McDonald and colleagues compared hyperbaric preparations of the two drugs in volunteer subjects not undergoing surgery.4 Their solutions were also less concentrated than are normally used clinically, as were the total doses injected. Equal doses of ropivacaine and bupivacaine produced sensory blocks of similar onset and extent, but there was less motor block, which regressed faster, with ropivacaine. Again, primarily on the basis of the shorter duration of action, and despite equivalence in the onset and extent of sensory block, the authors concluded that ropivacaine is less potent than bupivacaine. This study also found a higher incidence of backache after ropivacaine and concluded that the incidence of side effects was higher even though the difference was not statistically significant. Although it did not involve any comparison with bupivacaine, our study does not support the implication that ropivacaine is not suitable for spinal anaesthesia.

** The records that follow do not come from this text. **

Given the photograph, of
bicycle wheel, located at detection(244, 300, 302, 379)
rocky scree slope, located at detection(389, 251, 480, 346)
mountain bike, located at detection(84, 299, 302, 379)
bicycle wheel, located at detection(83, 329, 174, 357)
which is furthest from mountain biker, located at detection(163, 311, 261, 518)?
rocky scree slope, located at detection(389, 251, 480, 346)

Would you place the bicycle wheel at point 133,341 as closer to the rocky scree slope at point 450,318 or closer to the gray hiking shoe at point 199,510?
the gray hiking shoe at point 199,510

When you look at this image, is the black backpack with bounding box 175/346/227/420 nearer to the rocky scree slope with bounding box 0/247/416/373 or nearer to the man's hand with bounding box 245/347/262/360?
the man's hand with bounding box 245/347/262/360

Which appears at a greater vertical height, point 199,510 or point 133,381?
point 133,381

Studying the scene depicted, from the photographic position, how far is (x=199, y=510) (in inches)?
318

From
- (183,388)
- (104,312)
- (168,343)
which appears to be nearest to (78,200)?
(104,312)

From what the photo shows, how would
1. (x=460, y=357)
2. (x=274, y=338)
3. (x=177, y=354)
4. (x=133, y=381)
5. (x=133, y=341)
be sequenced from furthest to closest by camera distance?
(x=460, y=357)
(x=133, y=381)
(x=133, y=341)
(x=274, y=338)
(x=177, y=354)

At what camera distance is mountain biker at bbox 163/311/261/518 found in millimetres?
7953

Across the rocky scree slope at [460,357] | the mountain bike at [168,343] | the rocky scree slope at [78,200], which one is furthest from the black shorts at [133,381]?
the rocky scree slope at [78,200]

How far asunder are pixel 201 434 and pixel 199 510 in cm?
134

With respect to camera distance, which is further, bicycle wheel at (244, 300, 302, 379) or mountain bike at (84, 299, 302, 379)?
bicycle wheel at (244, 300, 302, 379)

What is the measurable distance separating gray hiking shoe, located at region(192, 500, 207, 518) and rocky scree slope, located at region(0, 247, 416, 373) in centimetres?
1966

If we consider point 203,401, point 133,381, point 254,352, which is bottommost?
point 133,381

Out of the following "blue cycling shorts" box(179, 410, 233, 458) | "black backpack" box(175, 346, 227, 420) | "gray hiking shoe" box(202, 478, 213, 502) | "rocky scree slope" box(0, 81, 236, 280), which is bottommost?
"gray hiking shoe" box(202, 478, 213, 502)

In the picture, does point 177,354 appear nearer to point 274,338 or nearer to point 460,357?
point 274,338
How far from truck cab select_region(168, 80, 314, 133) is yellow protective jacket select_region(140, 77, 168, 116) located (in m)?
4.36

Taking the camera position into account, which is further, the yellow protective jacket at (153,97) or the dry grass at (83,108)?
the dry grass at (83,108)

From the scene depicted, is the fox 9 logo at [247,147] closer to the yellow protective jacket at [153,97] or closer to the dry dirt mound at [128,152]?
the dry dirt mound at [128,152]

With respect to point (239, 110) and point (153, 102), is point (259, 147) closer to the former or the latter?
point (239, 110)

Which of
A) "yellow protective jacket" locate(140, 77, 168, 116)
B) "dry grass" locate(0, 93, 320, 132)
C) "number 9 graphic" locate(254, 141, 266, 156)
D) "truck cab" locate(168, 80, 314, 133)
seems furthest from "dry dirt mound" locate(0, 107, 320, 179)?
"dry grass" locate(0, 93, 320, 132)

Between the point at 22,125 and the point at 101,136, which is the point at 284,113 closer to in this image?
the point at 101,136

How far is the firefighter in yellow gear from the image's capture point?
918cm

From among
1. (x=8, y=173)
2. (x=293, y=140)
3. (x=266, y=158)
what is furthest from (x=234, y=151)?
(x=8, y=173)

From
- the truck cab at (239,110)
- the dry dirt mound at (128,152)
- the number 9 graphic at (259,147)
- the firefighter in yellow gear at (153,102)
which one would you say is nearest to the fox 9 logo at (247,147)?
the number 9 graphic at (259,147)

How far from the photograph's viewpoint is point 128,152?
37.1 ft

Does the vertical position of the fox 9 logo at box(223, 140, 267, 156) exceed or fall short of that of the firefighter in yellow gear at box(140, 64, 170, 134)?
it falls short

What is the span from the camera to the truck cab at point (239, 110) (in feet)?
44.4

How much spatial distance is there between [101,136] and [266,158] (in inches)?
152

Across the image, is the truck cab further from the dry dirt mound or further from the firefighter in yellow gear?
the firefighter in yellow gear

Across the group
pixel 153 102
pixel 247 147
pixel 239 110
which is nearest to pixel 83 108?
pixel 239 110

The features (rate of onset, total spread and rate of offset) of the block produced by the intrathecal injection of any solution are the result of an interaction between the individual patients characteristics and three completely separate components of the solution, for example: the pharmacological properties of the drug used; the amount (volume, concentration and their product, dose) injected and the physical properties (primarily density relative to CSF) of the solution in which it is administered.
This is because there are two processes involved in the onset of a spinal anaesthetic. First, the solution must spread physically through the CSF. This depends primarily on the properties of the solution, and is independent of the drugs properties. These, along with the dose, will influence the second process, diffusion into (and subsequently out of) the nerve roots.
The factors that influence intrathecal spread have been the subject of a great deal of clinical investigation and this work has been reviewed.11 12 It is essential that the effects of the different components listed above are identified and recognized because each will impact on the clinical features (rate of onset, total extent, quality/degree and duration) of a spinal block. Thus, when comparisons are made between drugs, the results cannot be assessed properly unless all of the information about the solutions is presented. In addition to drug concentration and the volume injected, data on solution density must be available, especially when non-standard preparations are used. Both Gautier and colleagues, and McDonald and colleagues, used unusually dilute solutions and failed to give details of physical characteristics.3 4 Even when such information is available, the impact of the various factors on clinical effect must be clearly analysed and understood.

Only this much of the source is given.